* _Exercise description_
From the passage on the Tea Party below, print word for word the part starting with "This scrutiny was" and going on through "currency with many.".

* _Selection_

-------

Sheriff Clarence Dupnik's remarks did not refer specifically to the 'Tea Party' movement (in fact, his criticism of certain sections of the media was much more pointed) but the remainder of the news cycle was devoted to ascribing blame to this extreme and vocal minority within the Republican Party.

This scrutiny was not without reason; prominent Tea Partiers have typically described the movement as revolutionary in character, and make frequent reference to 'taking back America'.

For example, proto-Tea Partier and former presidential candidate Ron Paul addressed a GOP conference last year with the words 'Government is the enemy of liberty', while Minnesota's Governor Pawlenty offered this: 'Patriots in this room and patriots across this country are rising up. And we have a message for liberals: We're planting the flag on common ground, and if you try to take our freedoms, we will fight back!'

Unsurprisingly, the possibility that such rhetoric may have contributed to the shootings found currency with many.

Australian commentators were quick to counter the sheriff's assessment with the insight that the shootings were 'the actions of a madman', and therefore not worthy of further analysis.

-------

* _Provided material_
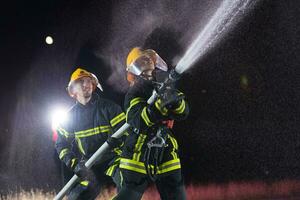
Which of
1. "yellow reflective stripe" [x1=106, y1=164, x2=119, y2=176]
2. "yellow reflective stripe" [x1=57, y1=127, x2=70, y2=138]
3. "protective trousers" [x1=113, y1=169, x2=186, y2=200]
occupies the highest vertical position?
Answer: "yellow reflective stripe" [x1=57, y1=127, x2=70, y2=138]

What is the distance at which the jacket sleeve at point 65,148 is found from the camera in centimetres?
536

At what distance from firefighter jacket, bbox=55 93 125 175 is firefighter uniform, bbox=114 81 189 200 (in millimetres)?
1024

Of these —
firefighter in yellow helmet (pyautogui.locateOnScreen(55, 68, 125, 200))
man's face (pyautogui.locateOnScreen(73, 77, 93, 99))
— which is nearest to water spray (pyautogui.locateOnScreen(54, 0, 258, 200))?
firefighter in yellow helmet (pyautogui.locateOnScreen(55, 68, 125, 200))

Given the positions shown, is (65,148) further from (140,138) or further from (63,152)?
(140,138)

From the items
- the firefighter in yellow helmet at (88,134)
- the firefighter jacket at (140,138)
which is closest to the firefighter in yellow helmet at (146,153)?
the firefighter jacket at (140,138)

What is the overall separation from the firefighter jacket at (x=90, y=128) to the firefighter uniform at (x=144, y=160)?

-------

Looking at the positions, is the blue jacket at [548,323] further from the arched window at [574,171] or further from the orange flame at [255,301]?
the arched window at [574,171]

-------

* _Task solution_
This scrutiny was not without reason; prominent Tea Partiers have typically described the movement as revolutionary in character, and make frequent reference to 'taking back America'.

For example, proto-Tea Partier and former presidential candidate Ron Paul addressed a GOP conference last year with the words 'Government is the enemy of liberty', while Minnesota's Governor Pawlenty offered this: 'Patriots in this room and patriots across this country are rising up. And we have a message for liberals: We're planting the flag on common ground, and if you try to take our freedoms, we will fight back!'

Unsurprisingly, the possibility that such rhetoric may have contributed to the shootings found currency with many.